Avec un petit soupir, Felix laisse tomber sa tête sur mon épaule. Il attrape une mèche de mes cheveux et l’entortille autour de son doigt, tout en la fixant avec concentration.
Je l’observe en coin. Les rayons de la lune se reflètent sur ses cheveux décolorés, qui tombent sur ses épaules. Les boucles d’oreilles asymétriques en argent qu’il porte brillent elle aussi, éclatantes. Ses yeux noisette sont maintenant perdus dans le vague, ses lèvres légèrement ressorties. Il commence à avoir des cernes, mais je suppose qu’il ne veut pas dire qu’il est fatigué, pour éviter de se faire passer pour un malpoli qui, en plus de ne pas supporter d’être dans la salle, quitte la soirée avant la fin.
- Tu veux qu’on retourne à l’hôtel ? lui demandé-je.
- Tu es fatiguée ?
- Non, mais toi tu as des cernes de panda.
Il sourit et redresse sa tête pour me regarder dans les yeux.
- Si ça ne te dérange pas, alors oui, je veux bien…
- Non, t’inquiètes pas. Il faut juste aller dire « au revoir ».
Felix se met debout et me tend la main. Je m’y agrippe et il tire pour m’aider à me relever, puis nous nous dirigeons vers la salle.
* * *
Felix est directement parti dormir dans le lit, mais moi je voulais prendre une douche d’abord. J’évite de fermer à clé pour ne pas rester coincée et défais ma coiffure, posant les épingles à cheveux sur le côté du lavabo, ainsi que le peigne. Je dénoue les chignons et pousse un soupir quand je sens enfin mon cuir chevelu détendu. Je me masse un peu la tête avant de faire glisser le hanfu de mon corps, ainsi que mes sous-vêtements, puis que je file sous la douche.

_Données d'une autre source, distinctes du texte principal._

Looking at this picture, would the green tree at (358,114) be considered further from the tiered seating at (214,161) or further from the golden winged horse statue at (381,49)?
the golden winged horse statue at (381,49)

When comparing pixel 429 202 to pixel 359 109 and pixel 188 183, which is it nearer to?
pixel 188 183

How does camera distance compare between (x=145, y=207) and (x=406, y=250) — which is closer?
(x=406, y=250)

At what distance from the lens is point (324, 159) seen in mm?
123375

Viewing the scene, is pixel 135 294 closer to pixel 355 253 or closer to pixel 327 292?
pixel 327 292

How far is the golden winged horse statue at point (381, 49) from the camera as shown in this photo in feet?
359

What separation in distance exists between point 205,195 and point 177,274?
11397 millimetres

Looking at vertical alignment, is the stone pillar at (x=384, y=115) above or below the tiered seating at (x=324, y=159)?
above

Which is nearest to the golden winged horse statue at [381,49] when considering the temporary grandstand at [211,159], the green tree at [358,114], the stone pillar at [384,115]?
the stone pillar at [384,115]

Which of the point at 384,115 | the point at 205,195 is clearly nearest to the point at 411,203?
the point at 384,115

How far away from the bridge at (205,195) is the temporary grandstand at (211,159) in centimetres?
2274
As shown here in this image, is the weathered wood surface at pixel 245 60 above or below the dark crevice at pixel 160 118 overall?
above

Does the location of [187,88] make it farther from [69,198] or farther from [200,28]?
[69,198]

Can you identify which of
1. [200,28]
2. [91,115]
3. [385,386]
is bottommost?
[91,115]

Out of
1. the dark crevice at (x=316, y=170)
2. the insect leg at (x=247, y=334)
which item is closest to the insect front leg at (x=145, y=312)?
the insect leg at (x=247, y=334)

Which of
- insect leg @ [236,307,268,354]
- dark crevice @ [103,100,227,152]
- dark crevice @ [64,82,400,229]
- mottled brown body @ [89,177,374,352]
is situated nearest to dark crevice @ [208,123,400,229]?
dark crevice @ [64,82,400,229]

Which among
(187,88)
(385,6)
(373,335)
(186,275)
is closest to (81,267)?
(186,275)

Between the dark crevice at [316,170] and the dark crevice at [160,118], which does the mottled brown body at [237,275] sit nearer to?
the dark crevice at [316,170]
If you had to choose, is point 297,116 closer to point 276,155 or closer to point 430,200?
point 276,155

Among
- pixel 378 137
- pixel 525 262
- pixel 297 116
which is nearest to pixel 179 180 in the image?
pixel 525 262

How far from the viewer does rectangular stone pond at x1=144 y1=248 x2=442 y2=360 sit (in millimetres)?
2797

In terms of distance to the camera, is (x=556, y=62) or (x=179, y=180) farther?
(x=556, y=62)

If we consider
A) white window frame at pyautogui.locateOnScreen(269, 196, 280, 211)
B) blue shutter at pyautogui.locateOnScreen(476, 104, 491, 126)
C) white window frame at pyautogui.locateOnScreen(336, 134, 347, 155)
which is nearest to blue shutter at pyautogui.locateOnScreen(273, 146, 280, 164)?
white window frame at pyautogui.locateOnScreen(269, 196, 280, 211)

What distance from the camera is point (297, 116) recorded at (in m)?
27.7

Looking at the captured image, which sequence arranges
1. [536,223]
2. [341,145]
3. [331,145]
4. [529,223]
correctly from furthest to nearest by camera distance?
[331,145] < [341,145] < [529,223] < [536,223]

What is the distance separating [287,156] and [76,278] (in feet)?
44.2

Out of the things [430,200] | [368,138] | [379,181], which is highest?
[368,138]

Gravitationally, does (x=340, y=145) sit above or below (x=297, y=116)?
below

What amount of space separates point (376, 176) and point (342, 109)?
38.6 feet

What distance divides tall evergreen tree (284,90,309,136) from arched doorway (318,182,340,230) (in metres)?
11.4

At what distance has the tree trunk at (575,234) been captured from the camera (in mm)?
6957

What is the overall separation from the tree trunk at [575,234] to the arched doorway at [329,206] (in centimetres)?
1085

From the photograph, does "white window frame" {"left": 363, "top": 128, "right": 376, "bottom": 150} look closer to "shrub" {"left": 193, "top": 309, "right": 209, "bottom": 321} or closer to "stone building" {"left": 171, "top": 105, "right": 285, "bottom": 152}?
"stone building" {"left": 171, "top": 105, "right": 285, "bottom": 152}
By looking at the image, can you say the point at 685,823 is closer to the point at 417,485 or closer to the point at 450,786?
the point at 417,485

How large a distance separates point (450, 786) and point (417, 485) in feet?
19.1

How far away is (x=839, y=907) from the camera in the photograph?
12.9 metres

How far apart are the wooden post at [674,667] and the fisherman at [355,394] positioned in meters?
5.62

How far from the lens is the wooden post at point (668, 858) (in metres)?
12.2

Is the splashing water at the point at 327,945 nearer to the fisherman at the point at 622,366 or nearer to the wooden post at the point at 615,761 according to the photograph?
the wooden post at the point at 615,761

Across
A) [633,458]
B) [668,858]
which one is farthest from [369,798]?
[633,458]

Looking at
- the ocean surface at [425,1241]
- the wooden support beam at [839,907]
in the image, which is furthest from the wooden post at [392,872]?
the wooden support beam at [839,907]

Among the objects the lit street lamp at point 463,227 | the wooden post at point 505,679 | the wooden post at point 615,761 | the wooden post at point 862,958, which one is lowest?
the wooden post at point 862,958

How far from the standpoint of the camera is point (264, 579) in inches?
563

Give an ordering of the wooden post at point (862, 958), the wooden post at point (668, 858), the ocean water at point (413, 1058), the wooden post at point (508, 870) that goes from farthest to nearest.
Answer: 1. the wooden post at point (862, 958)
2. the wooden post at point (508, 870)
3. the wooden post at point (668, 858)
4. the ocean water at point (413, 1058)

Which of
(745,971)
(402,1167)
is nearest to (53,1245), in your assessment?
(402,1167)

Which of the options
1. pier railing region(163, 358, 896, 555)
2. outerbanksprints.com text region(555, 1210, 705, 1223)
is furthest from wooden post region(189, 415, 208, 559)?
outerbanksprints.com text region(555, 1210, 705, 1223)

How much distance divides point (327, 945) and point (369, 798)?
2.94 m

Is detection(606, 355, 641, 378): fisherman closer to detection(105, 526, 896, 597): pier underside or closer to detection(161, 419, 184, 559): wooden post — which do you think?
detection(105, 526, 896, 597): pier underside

Je repense un peu à Judith et à sa silhouette pleine.
Tout au long de ma vie, je n’ai jamais envié le physique de quelqu’un, à part celui de Karina. Après tout, mon corps m’allait très bien. Certes je n’ai pas une poitrine généreuse comme la sœur de Robin ou la sœur de Felix, mais je connais des filles qui en ont une plus petite que moi, et je n’ai jamais complexé sur la taille de me seins. Mon absence de hanches est compensé par le fait que ma taille est fine, ce qui a pour effet de donner l’impression que j’ai quand même un minimum de féminité aux flancs… Et j’ai toujours apprécié le fait que mes jambes soient d’une finesse presque irréelle, qu’on m’a souvent enviée. J’ai déjà entendu des filles au lycée me dire qu’elles rêvaient que leurs cuisses ne se touchent pas, ou que j’allais m’envoler au moindre coup de vent… Le problème d’avoir une silhouette mince, c’est que les gens ont tendance à penser que je suis fragile, et j’ai parfois l’impression que Felix hésite quand il me serre fort contre lui, alors qu’il ne va très clairement pas me briser les côtes.

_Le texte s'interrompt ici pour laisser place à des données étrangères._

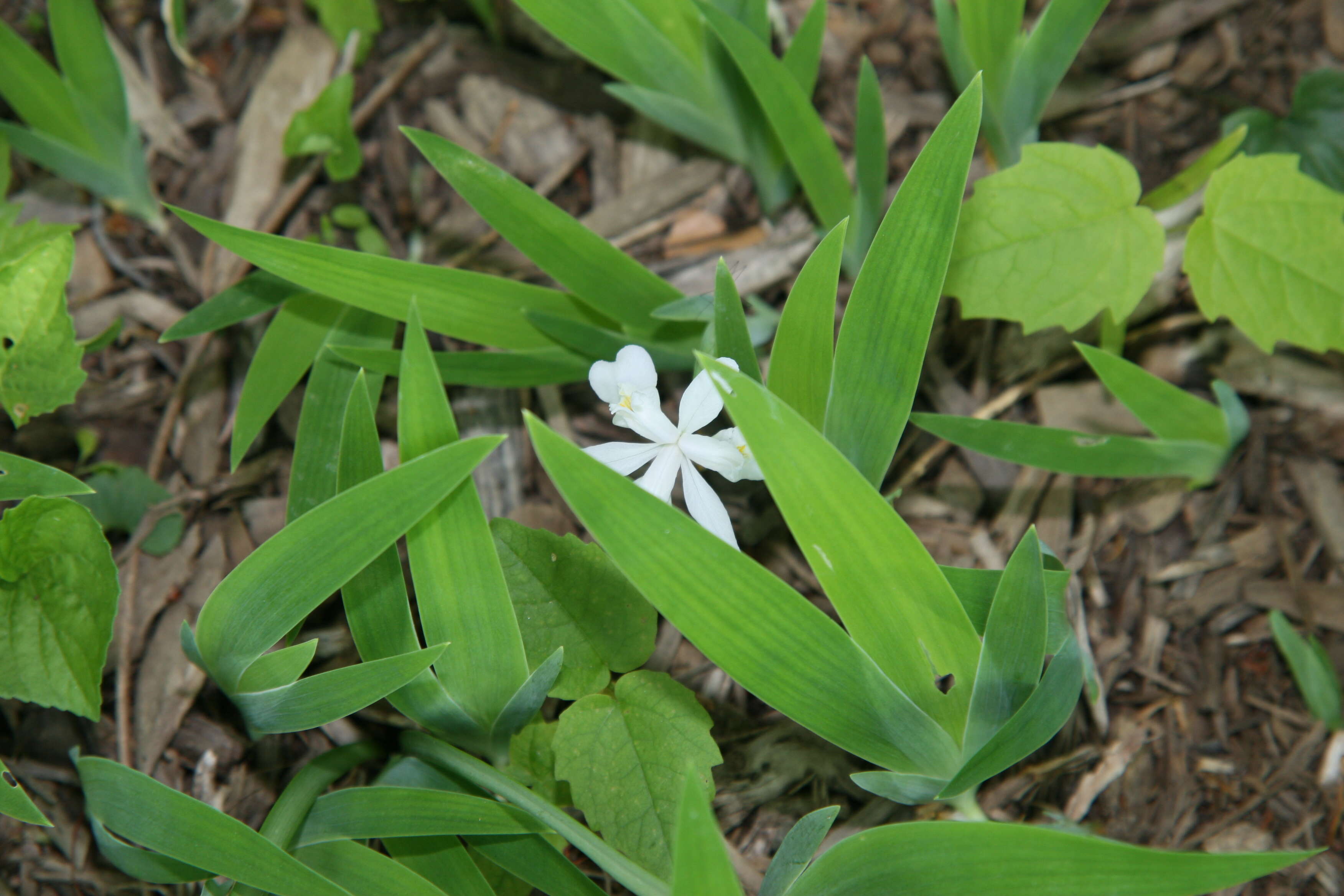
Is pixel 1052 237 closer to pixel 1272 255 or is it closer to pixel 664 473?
pixel 1272 255

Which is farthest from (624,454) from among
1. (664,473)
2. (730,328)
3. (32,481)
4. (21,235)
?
(21,235)

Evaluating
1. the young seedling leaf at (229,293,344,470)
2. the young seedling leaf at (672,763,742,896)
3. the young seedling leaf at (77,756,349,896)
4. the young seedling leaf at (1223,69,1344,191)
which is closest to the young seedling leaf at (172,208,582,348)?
the young seedling leaf at (229,293,344,470)

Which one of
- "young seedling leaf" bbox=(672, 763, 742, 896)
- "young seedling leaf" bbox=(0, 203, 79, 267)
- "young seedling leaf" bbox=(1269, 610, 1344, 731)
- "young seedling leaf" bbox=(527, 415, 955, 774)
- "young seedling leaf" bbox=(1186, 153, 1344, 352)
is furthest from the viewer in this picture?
"young seedling leaf" bbox=(1269, 610, 1344, 731)

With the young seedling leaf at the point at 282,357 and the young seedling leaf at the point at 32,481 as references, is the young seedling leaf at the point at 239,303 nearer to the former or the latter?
the young seedling leaf at the point at 282,357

Mais j’avoue qu’avoir vu le physique de Judith m’a fait éprouvé un peu de jalousie à son égard.
J’éteins l’eau et me dépêche de me sécher, puis d’enfiler un short et un débardeur. Je quitte la salle de bain et me glisse dans le lit. Felix se tourne vers moi en marmonnant quelque chose et passe un bras autour de ma taille pour m’attirer contre lui.
- Le savon de l’hôtel sent bon, constate-t-il.
Je souris et me remémore les pensées que j’ai eu sous la douche.
- Tu sais que tu peux me serrer plus fort ? soufflé-je.
- Si ton but, c’est d’arrêter de respirer, oui, je peux.
- Vas-y, étouffe-moi. Promis, je mourrais en silence.
J’entends son léger rire puis il me serre de toutes ses forces. Ok, je ne peux pas respirer, mais ce n’est pas si désagréable que ça. Il finit par relâcher un peu sa prise et il dépose un baiser sur ma joue.
- Il faut dormir, maintenant…
- Felix.
Ses lèvres effleurent à nouveau ma joue, puis ma mâchoire et mon cou, avant de remonter sur mes propres lèvres. Il mordille gentiment ma lippe avant de souffler :
- Oui ?
Je tapote le bout de son nez avec mon index puis enfouis mon visage dans ses cheveux.
- Je t’aime.
Il me serre plus fort et dépose un nouveau baiser, sur ma tête cette fois.
- Moi aussi, je t’aime.
* * *
Je cours dans les ruelles d’une ville que je ne reconnais pas. Où suis-je ? Les yeux plissés, j’observe tout et arrête de courir. Je suis essoufflée, et je halète lentement. Une vitrine me renvoie mon image. Je suis enfant, je dois avoir neuf ans, mais ça ne me choque pas. Ça me semble logique.
L’ombre d’un homme passe près de moi et je lui cours après.
- Papa !
Il se retourne et me dévisage.
C’est bien le visage de mon père, mon cher petit papa. Je savais que je le retrouverais.
- Je pensais que Suhui viendrait me chercher. Que fais-tu là, Suhua ?
- Je te cherche, Papa. Tu as dit que tu partais de la Bretagne pour voir le soleil.
Les mains sur les hanches, je fais la tête.
- Il est où, le soleil ? Regarde, un orage se prépare.
Je dois être à Taipei, sinon, comment aurais-je vu mon papa ? Il m’a arnaquée ! Il a dit qu’il partait pour être au soleil parce que la pluie bretonne l’énervait. Mais ici aussi, il pleut !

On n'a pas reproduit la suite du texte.